▶ **Exercise details**
Rewrite the lines of the items below as a numbered list, beginning with the line that contains "Of the man's" and running through the last line of the items, leaving out blank lines.

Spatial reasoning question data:

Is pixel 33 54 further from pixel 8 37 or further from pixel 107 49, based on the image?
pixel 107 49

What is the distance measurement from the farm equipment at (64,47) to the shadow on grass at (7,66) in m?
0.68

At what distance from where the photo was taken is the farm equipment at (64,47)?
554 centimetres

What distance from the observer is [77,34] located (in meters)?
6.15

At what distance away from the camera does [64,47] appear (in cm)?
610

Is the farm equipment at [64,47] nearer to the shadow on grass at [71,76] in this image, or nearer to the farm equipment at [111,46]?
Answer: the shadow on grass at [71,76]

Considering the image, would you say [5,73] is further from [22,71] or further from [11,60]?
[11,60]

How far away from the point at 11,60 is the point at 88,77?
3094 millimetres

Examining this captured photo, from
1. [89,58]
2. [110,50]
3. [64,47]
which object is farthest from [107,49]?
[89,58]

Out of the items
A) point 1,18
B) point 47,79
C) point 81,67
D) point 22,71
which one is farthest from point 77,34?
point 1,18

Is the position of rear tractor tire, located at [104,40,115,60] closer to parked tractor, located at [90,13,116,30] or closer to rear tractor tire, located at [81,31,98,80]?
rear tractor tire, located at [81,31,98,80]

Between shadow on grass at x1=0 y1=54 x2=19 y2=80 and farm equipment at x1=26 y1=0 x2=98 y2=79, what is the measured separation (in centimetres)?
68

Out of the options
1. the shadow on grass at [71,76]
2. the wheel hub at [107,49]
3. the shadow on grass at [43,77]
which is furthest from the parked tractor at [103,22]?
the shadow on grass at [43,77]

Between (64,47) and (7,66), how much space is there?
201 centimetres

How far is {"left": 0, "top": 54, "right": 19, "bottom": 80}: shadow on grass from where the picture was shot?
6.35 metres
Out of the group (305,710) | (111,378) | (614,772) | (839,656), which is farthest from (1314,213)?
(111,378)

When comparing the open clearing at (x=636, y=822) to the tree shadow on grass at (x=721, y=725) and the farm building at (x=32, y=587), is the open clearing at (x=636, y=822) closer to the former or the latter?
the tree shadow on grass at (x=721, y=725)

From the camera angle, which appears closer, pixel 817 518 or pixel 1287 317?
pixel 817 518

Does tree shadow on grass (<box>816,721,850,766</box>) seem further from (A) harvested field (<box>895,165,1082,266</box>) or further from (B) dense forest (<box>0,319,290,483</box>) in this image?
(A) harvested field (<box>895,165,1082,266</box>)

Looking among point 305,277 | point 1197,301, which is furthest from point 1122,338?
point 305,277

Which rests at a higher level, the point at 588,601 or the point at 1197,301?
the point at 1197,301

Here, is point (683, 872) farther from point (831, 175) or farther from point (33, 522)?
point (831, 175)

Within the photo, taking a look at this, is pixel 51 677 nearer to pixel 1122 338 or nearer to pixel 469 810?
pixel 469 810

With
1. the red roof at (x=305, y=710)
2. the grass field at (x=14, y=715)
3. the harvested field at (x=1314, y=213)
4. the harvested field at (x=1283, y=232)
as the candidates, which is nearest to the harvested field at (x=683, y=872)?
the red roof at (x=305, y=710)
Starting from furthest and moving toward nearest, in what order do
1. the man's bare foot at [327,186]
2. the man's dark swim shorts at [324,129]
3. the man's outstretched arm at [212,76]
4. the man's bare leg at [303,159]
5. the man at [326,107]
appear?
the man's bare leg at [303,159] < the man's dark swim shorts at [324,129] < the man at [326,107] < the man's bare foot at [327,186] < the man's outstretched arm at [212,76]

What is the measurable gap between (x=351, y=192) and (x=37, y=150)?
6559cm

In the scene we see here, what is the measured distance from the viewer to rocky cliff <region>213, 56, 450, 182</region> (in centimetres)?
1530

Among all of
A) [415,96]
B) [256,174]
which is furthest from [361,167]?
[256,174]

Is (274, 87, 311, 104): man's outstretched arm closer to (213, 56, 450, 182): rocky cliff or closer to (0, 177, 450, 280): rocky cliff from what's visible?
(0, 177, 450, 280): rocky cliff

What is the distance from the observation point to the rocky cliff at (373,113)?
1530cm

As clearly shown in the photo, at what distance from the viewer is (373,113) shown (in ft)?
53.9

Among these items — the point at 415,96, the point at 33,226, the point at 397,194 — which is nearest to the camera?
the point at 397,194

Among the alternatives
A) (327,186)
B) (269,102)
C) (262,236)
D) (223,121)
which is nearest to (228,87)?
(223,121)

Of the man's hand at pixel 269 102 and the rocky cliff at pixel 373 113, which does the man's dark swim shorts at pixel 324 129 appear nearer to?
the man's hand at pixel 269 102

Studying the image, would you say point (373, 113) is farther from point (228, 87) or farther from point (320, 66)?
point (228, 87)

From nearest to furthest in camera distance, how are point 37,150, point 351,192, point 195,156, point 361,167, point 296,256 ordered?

▶ **Result below**
1. Of the man's hand at pixel 269 102 and the rocky cliff at pixel 373 113, which does the man's dark swim shorts at pixel 324 129 appear nearer to?
2. the man's hand at pixel 269 102
3. Studying the image, would you say point (373, 113) is farther from point (228, 87) or farther from point (320, 66)?
4. point (228, 87)
5. From nearest to furthest in camera distance, how are point 37,150, point 351,192, point 195,156, point 361,167, point 296,256 ordered?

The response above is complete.